Sports writing is usually unsatisfying, but this blog about soccer is great. This is just a fantastic (but very long) post. You should read it, but I'm blogging it because of this bit
A great player in the NFL—even someone like Barry Sanders, who regularly did things I've never seen another human being even try—is essentially great because he performs his specific function better than anyone else and gives his team a better chance to win. A great soccer player—Zidane, say—is great because, in addition to that accomplishment, he lifts a new understanding out of the flow of play and says "football can be like this."I've toyed with a post along these lines for ages. Much of sport, or most art of human activity falls into the category of stuff that may be difficult, but we kinda know how to do. With sport, generally you can become really good by training more, getting fitter, stronger, faster more accurate. This is difficult of course, but knowable from a comfy armchair.
But that's not what's really important. What matters is when someone does something, sees something that you never would have guessed or seen yourself. It matters that it works, that it helps to achieve the goal of the game. But there is kind of a moral element to this, the creativity must be directed towards winning, but winning cannot be the only objective. There's so much room for winning stuff that falls outside of the actual sport itself. You can be thuggish, constantly push the boundaries of the rules, intimidate the referees etc. In an imperfect world there's no way to guarantee that the cynical players or teams don't succeed.
Even within the spirit of the game, there's reason to support the smaller, slower team or player, because if they are to win they will need to do more to explore that non-obvious territory that can't be discovered by relentless training. It's a difficult balancing act, winning is not dispensable, but can't be the only thing.
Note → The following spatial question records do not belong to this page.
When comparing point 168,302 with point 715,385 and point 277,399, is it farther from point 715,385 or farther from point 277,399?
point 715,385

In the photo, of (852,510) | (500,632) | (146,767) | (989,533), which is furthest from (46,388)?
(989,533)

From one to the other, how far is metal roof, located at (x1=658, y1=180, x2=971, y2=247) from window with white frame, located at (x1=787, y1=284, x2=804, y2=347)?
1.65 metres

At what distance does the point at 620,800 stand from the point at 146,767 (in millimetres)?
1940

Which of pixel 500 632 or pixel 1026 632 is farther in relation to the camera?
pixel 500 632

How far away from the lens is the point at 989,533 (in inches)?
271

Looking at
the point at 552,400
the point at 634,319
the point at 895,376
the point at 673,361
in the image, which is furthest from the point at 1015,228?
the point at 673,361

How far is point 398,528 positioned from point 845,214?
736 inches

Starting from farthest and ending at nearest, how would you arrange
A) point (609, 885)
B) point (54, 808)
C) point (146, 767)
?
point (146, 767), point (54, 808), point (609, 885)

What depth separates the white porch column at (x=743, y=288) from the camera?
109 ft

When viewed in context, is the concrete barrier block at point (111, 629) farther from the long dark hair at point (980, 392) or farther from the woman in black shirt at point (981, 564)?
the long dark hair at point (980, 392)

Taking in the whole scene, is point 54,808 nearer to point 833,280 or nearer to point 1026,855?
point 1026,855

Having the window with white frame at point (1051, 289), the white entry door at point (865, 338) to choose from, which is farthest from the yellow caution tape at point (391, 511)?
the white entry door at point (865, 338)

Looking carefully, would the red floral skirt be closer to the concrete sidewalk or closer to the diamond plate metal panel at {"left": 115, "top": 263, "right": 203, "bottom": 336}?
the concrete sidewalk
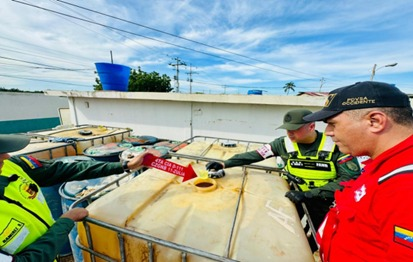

Maybe you've seen one of the places I've been going with this. These are the reasons why it's Federer and not Nadal who makes tennis worthwhile, something more than my guy beating your guy. Other than deliberately annoying opponents with delays, Nadal is probably the more admirable player, but his superiority over Federer is mostly "outside" tennis itself. He's faster, more disciplined, physically and mentally stronger and he seems more determined. Most of the things he's actually has control over. Federer, despite his frailties, has the ability to transcend the brute mechanics of the game. At his best, it doesn't matter if his opponent has done everything right his entire life. There is a gap between perfectly drilled serve, forehand and backhand, between textbook tennis and what can be done by a creative genius. Nadal is much more than ruthless efficiency, but he's not Federer.